Auswahl:
____________

Schattenblick → INFOPOOL → KUNST → REPORT


BERICHT/069: Puppentheater - Kunst, Kultur und Wissenschaft ... (SB)



Breitohrclown trifft Elektrischen Spuk

Magdeburger Ausstellung überrascht mit Handpuppen und Grafik von Paul Klee sowie neuen Bauhaus-Spuren

von Christiane Baumann, September 2019


Foto: © 2019 by Christiane Baumann

Plakat zur Sonderausstellung mit Breitohrclown
Foto: © 2019 by Christiane Baumann

Als Maler und Grafiker ist der Bauhaus-Meister Paul Klee (1879-1940) jedem Kunstinteressierten ein Begriff, als Marionettenbauer vermutlich kaum. Das ist auch nicht verwunderlich, schuf er doch seine fünfzig Handpuppen eigentlich für den Hausgebrauch, denn er erfüllte seinem 1907 geborenen Sohn Felix damit den Wunsch nach eigenen Handpuppen. Und nicht nur das. Es entstand eine kleine Puppenbühne, um dem Spiel den adäquaten Aktionsraum zu geben. So wurde Paul Klee Handpuppen-Bauer, was ihn bis in sein grafisches Werk beschäftigte. Zeichnungen wie Die Puppe wird frühstücken oder Die Puppe schläft deuten auf die Faszination "Marionette", von der man bei einem Dichter wie Heinrich von Kleist in seinem berühmten Aufsatz Über das Marionettentheater lesen kann und die auch Goethe in seinem Roman Wilhelm Meister erkennen lässt, um zwei bedeutende Beispiele zu nennen, die das Inspirierende des Figurentheaters belegen. Diese anregende Wirkung auf andere Künste und Kunstschaffende sichtbar zu machen, darauf zielt die kürzlich eröffnete Ausstellung Die Puppe wird frühstücken. Paul Klee: Puppen - Grafik - Bauhaus in der Magdeburger villa p., der Figurenspielsammlung Mitteldeutschland. Dabei greift das Konzept der kleinen, aber gut durchdachten Exposition weiter als der Titel andeutet. Paul Klees Handpuppen, von denen fünf in der Ausstellung zu sehen sind, liefern das "Gerüst" der Präsentation, die zugleich den Bogen zum Marionettentheater-Projekt des Bauhauses im Jahr 1923 unter Oskar Schlemmer schlägt und eine bislang unbekannte Bauhaus-Spur im Umfeld der Magdeburger Reformschulpädagogik aufdeckt, die sich an den Bauhaus-Schüler Hans Pistorius knüpft.

____________

Aufgabenziel:
Knüpf bitte an den Bericht über Paul Klees Handpuppen an und führe ihn nach dem letzten Satz weiter.

Daten:
____________

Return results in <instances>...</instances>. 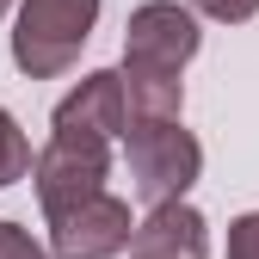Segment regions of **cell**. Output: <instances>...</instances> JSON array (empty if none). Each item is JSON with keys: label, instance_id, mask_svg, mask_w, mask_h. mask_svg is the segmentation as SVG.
<instances>
[{"label": "cell", "instance_id": "cell-5", "mask_svg": "<svg viewBox=\"0 0 259 259\" xmlns=\"http://www.w3.org/2000/svg\"><path fill=\"white\" fill-rule=\"evenodd\" d=\"M130 235H136L130 204L111 198V191H99V198L50 216V259H111V253L130 247Z\"/></svg>", "mask_w": 259, "mask_h": 259}, {"label": "cell", "instance_id": "cell-10", "mask_svg": "<svg viewBox=\"0 0 259 259\" xmlns=\"http://www.w3.org/2000/svg\"><path fill=\"white\" fill-rule=\"evenodd\" d=\"M191 13H204V19H222V25H241L259 13V0H185Z\"/></svg>", "mask_w": 259, "mask_h": 259}, {"label": "cell", "instance_id": "cell-11", "mask_svg": "<svg viewBox=\"0 0 259 259\" xmlns=\"http://www.w3.org/2000/svg\"><path fill=\"white\" fill-rule=\"evenodd\" d=\"M0 259H50L37 241H31L19 222H0Z\"/></svg>", "mask_w": 259, "mask_h": 259}, {"label": "cell", "instance_id": "cell-8", "mask_svg": "<svg viewBox=\"0 0 259 259\" xmlns=\"http://www.w3.org/2000/svg\"><path fill=\"white\" fill-rule=\"evenodd\" d=\"M25 173H31V142L13 123V111H0V191H7L13 179H25Z\"/></svg>", "mask_w": 259, "mask_h": 259}, {"label": "cell", "instance_id": "cell-4", "mask_svg": "<svg viewBox=\"0 0 259 259\" xmlns=\"http://www.w3.org/2000/svg\"><path fill=\"white\" fill-rule=\"evenodd\" d=\"M198 56V19L179 0H148L123 25V80H179V68Z\"/></svg>", "mask_w": 259, "mask_h": 259}, {"label": "cell", "instance_id": "cell-9", "mask_svg": "<svg viewBox=\"0 0 259 259\" xmlns=\"http://www.w3.org/2000/svg\"><path fill=\"white\" fill-rule=\"evenodd\" d=\"M229 259H259V210L229 222Z\"/></svg>", "mask_w": 259, "mask_h": 259}, {"label": "cell", "instance_id": "cell-3", "mask_svg": "<svg viewBox=\"0 0 259 259\" xmlns=\"http://www.w3.org/2000/svg\"><path fill=\"white\" fill-rule=\"evenodd\" d=\"M31 179H37L44 216H62L87 198H99L111 179V142L87 136V130H50V148L31 154Z\"/></svg>", "mask_w": 259, "mask_h": 259}, {"label": "cell", "instance_id": "cell-6", "mask_svg": "<svg viewBox=\"0 0 259 259\" xmlns=\"http://www.w3.org/2000/svg\"><path fill=\"white\" fill-rule=\"evenodd\" d=\"M123 74L117 68H99V74H87L68 99L56 105V130H87V136H105L117 142L123 136Z\"/></svg>", "mask_w": 259, "mask_h": 259}, {"label": "cell", "instance_id": "cell-2", "mask_svg": "<svg viewBox=\"0 0 259 259\" xmlns=\"http://www.w3.org/2000/svg\"><path fill=\"white\" fill-rule=\"evenodd\" d=\"M99 25V0H25L13 25V62L31 80L68 74Z\"/></svg>", "mask_w": 259, "mask_h": 259}, {"label": "cell", "instance_id": "cell-12", "mask_svg": "<svg viewBox=\"0 0 259 259\" xmlns=\"http://www.w3.org/2000/svg\"><path fill=\"white\" fill-rule=\"evenodd\" d=\"M7 7H13V0H0V13H7Z\"/></svg>", "mask_w": 259, "mask_h": 259}, {"label": "cell", "instance_id": "cell-7", "mask_svg": "<svg viewBox=\"0 0 259 259\" xmlns=\"http://www.w3.org/2000/svg\"><path fill=\"white\" fill-rule=\"evenodd\" d=\"M204 253H210V235L191 204H160L130 235V259H204Z\"/></svg>", "mask_w": 259, "mask_h": 259}, {"label": "cell", "instance_id": "cell-1", "mask_svg": "<svg viewBox=\"0 0 259 259\" xmlns=\"http://www.w3.org/2000/svg\"><path fill=\"white\" fill-rule=\"evenodd\" d=\"M123 148H130V179L148 210L160 204H185L191 179L204 173V148L179 117H130L123 123Z\"/></svg>", "mask_w": 259, "mask_h": 259}]
</instances>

____________

Ergebnis:
Foto: © 2019 by Christiane Baumann

Michael Kempchen, Intendant des Puppentheaters Magdeburg, bei der Eröffnung
Foto: © 2019 by Christiane Baumann

Beim Besuch der drei Ausstellungsräume bewegt man sich in einem modularen Baukasten-System, das nach allen Richtungen offen ist und überraschende Einblicke und Blickwinkel ermöglicht. Die Puppen schweben beinah im Raum, Materialien in Kästen weisen auf den Entstehungsprozess. Alles erweckt den Eindruck der Bewegung, der Anarchie, die einer höheren Ordnung zu folgen scheint. Die fünf Klee-Handpuppen sind über die Ausstellungsräume verteilt. Es handelt sich um exakt nachgebaute Puppen, da die Originale aufgrund ihres konservatorischen Zustandes nicht mehr verliehen werden können, sich daher die Klee-Nachfahren entschlossen, Repliken fertigen zu lassen. Mittels einer aufwändigen 3-D-Röntgen-Computertomografie wurden Materialien und Herstellungsprozess analysiert, um die fünf Exemplare nachzugestalten. Stoffe wurden nachgewebt und nachträglich mit Gebrauchsspuren versehen. Für den faszinierenden Breitohrclown kam dabei sogar Zeitungspapier aus den 1920er Jahren zum Einsatz, denn Klee verarbeitete alles Mögliche beim Puppenbau: Flicken, Knöpfe, Steckdosen, Knochen, Zeitungen oder Nussschalen. Fertigte er zunächst das klassische Puppenspiel-Ensemble mit Kasperl, Gretl, Tod und Polizist, so folgten geradezu avantgardistisch anmutende Puppen wie der Dada-inspirierte Elektrische Spuk oder der streng geometrisch geformte Breitohrclown mit seiner Rot-Schwarz-Weiß-Farbgebung, der das bauhaustypische Bemühen um Funktionalität und Farbreduktion sichtbar macht, was nicht zuletzt auf den Einfluss der niederländischen De-Stijl-Bewegung und auf Klee als Bauhaus-Lehrer für "bildnerische Formlehre" deutet. Der Breitohrclown berührt sich mit - in der Ausstellung nicht gezeigten - Bildern wie dem Selbstporträt (1924) des Klee-Schülers Andor Weininger, in dem eine Puppe wie eine Maschine durch Fäden einen mechanischen Kreislauf in Gang setzt.


Foto: © 2019 by Puppentheater Magdeburg

Klee: Ohne Titel (Selbstporträt), 1922; Replik (2003)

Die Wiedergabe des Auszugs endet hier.